→ EXERCISE AIM: Scan the records for lines with the word "same", and copy every such line.
--- START ---
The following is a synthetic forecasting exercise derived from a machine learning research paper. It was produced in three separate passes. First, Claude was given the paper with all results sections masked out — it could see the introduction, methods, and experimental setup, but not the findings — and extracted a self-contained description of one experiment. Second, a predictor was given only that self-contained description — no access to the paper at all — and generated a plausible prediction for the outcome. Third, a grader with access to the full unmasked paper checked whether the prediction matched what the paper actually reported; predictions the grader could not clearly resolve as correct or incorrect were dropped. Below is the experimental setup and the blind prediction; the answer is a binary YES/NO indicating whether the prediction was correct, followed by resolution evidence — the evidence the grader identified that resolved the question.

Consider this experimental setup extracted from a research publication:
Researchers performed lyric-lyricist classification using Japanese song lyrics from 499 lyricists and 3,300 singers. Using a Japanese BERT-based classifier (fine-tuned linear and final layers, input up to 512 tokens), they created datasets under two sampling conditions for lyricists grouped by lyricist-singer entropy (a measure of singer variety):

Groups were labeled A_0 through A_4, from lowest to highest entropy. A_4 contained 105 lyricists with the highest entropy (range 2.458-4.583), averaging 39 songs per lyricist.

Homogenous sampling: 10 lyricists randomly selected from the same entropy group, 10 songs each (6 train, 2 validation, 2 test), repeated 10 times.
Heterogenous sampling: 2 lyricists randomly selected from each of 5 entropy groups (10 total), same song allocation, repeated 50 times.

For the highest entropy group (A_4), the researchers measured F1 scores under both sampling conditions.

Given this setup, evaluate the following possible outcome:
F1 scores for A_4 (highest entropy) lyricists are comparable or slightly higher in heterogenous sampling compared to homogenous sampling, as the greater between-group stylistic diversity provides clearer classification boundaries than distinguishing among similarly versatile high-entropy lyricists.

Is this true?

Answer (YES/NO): NO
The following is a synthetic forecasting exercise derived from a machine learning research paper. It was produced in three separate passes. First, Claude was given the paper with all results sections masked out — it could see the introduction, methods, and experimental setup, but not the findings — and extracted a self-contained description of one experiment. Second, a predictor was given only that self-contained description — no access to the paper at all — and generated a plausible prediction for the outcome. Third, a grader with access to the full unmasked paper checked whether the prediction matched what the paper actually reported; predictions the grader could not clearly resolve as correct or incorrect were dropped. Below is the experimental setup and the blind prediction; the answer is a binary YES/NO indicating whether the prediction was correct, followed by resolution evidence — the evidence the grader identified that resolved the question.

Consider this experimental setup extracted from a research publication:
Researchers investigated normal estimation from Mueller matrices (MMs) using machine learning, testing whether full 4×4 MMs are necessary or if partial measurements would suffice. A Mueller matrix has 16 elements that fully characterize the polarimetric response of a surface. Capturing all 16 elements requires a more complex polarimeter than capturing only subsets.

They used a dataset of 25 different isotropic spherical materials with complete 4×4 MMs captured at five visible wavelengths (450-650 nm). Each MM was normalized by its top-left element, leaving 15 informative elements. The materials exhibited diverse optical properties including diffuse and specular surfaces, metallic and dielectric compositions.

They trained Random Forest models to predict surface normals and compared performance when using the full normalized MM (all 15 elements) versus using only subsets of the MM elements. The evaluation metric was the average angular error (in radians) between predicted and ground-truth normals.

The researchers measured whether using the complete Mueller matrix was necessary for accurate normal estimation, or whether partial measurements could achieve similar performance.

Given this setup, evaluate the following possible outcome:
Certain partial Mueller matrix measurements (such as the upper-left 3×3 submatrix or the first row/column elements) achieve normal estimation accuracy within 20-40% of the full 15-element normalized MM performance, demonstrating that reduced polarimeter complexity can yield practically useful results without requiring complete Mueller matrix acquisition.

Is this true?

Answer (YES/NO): NO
--- END ---
→ WRITTEN REPLY:
Homogenous sampling: 10 lyricists randomly selected from the same entropy group, 10 songs each (6 train, 2 validation, 2 test), repeated 10 times.
Heterogenous sampling: 2 lyricists randomly selected from each of 5 entropy groups (10 total), same song allocation, repeated 50 times.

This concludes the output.